§ YOUR OBJECTIVE
What is needed is an exact transcription of every entry below.

§ LISTED ENTRIES
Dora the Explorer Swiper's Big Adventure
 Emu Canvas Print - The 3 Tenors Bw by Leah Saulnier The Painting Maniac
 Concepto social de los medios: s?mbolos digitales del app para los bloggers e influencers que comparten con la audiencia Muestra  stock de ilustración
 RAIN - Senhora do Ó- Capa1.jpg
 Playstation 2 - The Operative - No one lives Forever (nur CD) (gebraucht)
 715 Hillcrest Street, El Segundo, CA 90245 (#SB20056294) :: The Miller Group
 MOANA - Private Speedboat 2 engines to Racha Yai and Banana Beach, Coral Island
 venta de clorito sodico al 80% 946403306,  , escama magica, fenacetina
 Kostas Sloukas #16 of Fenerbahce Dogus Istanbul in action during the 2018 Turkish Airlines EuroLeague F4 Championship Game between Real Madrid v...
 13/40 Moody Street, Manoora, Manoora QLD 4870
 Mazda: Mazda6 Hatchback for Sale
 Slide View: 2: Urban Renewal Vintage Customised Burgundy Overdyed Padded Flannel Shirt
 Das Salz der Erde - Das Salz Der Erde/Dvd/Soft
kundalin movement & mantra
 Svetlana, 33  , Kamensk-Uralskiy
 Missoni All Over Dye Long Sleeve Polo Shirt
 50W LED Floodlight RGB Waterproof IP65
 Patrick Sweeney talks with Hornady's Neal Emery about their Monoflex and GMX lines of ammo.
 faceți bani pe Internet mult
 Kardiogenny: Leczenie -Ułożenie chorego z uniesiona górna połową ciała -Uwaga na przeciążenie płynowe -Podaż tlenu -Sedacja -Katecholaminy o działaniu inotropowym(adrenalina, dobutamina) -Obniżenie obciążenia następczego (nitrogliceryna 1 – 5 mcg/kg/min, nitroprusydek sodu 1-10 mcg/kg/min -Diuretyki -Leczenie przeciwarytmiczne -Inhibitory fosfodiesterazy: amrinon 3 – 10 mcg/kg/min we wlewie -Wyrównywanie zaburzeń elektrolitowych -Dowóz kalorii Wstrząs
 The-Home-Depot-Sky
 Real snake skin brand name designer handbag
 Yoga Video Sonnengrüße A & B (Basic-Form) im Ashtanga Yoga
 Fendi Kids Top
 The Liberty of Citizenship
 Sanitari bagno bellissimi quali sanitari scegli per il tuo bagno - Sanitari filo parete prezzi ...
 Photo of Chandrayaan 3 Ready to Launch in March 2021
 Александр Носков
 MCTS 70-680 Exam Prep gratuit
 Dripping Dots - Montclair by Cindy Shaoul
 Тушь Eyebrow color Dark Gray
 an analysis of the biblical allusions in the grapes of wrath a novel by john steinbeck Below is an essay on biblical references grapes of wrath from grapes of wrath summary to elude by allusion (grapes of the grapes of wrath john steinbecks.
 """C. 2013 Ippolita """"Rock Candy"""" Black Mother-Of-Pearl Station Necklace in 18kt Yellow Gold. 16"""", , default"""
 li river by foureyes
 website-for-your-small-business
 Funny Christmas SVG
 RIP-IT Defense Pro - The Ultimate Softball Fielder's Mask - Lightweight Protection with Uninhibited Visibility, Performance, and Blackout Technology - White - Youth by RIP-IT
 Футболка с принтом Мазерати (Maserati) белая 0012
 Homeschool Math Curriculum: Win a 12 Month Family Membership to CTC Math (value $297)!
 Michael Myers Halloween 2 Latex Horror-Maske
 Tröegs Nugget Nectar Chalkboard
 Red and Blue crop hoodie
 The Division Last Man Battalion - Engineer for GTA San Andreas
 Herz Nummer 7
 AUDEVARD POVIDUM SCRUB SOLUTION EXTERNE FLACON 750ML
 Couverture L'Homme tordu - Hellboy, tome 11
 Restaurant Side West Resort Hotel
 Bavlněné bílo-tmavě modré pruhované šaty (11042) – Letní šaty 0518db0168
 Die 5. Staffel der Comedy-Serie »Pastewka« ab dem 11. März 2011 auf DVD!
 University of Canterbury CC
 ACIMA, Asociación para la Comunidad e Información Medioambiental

§ OUTPUT BELOW
Dora the Explorer Swiper's Big Adventure
 Emu Canvas Print - The 3 Tenors Bw by Leah Saulnier The Painting Maniac
 Concepto social de los medios: s?mbolos digitales del app para los bloggers e influencers que comparten con la audiencia Muestra  stock de ilustración
 RAIN - Senhora do Ó- Capa1.jpg
 Playstation 2 - The Operative - No one lives Forever (nur CD) (gebraucht)
 715 Hillcrest Street, El Segundo, CA 90245 (#SB20056294) :: The Miller Group
 MOANA - Private Speedboat 2 engines to Racha Yai and Banana Beach, Coral Island
 venta de clorito sodico al 80% 946403306,  , escama magica, fenacetina
 Kostas Sloukas #16 of Fenerbahce Dogus Istanbul in action during the 2018 Turkish Airlines EuroLeague F4 Championship Game between Real Madrid v...
 13/40 Moody Street, Manoora, Manoora QLD 4870
 Mazda: Mazda6 Hatchback for Sale
 Slide View: 2: Urban Renewal Vintage Customised Burgundy Overdyed Padded Flannel Shirt
 Das Salz der Erde - Das Salz Der Erde/Dvd/Soft
kundalin movement & mantra
 Svetlana, 33  , Kamensk-Uralskiy
 Missoni All Over Dye Long Sleeve Polo Shirt
 50W LED Floodlight RGB Waterproof IP65
 Patrick Sweeney talks with Hornady's Neal Emery about their Monoflex and GMX lines of ammo.
 faceți bani pe Internet mult
 Kardiogenny: Leczenie -Ułożenie chorego z uniesiona górna połową ciała -Uwaga na przeciążenie płynowe -Podaż tlenu -Sedacja -Katecholaminy o działaniu inotropowym(adrenalina, dobutamina) -Obniżenie obciążenia następczego (nitrogliceryna 1 – 5 mcg/kg/min, nitroprusydek sodu 1-10 mcg/kg/min -Diuretyki -Leczenie przeciwarytmiczne -Inhibitory fosfodiesterazy: amrinon 3 – 10 mcg/kg/min we wlewie -Wyrównywanie zaburzeń elektrolitowych -Dowóz kalorii Wstrząs
 The-Home-Depot-Sky
 Real snake skin brand name designer handbag
 Yoga Video Sonnengrüße A & B (Basic-Form) im Ashtanga Yoga
 Fendi Kids Top
 The Liberty of Citizenship
 Sanitari bagno bellissimi quali sanitari scegli per il tuo bagno - Sanitari filo parete prezzi ...
 Photo of Chandrayaan 3 Ready to Launch in March 2021
 Александр Носков
 MCTS 70-680 Exam Prep gratuit
 Dripping Dots - Montclair by Cindy Shaoul
 Тушь Eyebrow color Dark Gray
 an analysis of the biblical allusions in the grapes of wrath a novel by john steinbeck Below is an essay on biblical references grapes of wrath from grapes of wrath summary to elude by allusion (grapes of the grapes of wrath john steinbecks.
 """C. 2013 Ippolita """"Rock Candy"""" Black Mother-Of-Pearl Station Necklace in 18kt Yellow Gold. 16"""", , default"""
 li river by foureyes
 website-for-your-small-business
 Funny Christmas SVG
 RIP-IT Defense Pro - The Ultimate Softball Fielder's Mask - Lightweight Protection with Uninhibited Visibility, Performance, and Blackout Technology - White - Youth by RIP-IT
 Футболка с принтом Мазерати (Maserati) белая 0012
 Homeschool Math Curriculum: Win a 12 Month Family Membership to CTC Math (value $297)!
 Michael Myers Halloween 2 Latex Horror-Maske
 Tröegs Nugget Nectar Chalkboard
 Red and Blue crop hoodie
 The Division Last Man Battalion - Engineer for GTA San Andreas
 Herz Nummer 7
 AUDEVARD POVIDUM SCRUB SOLUTION EXTERNE FLACON 750ML
 Couverture L'Homme tordu - Hellboy, tome 11
 Restaurant Side West Resort Hotel
 Bavlněné bílo-tmavě modré pruhované šaty (11042) – Letní šaty 0518db0168
 Die 5. Staffel der Comedy-Serie »Pastewka« ab dem 11. März 2011 auf DVD!
 University of Canterbury CC
 ACIMA, Asociación para la Comunidad e Información Medioambiental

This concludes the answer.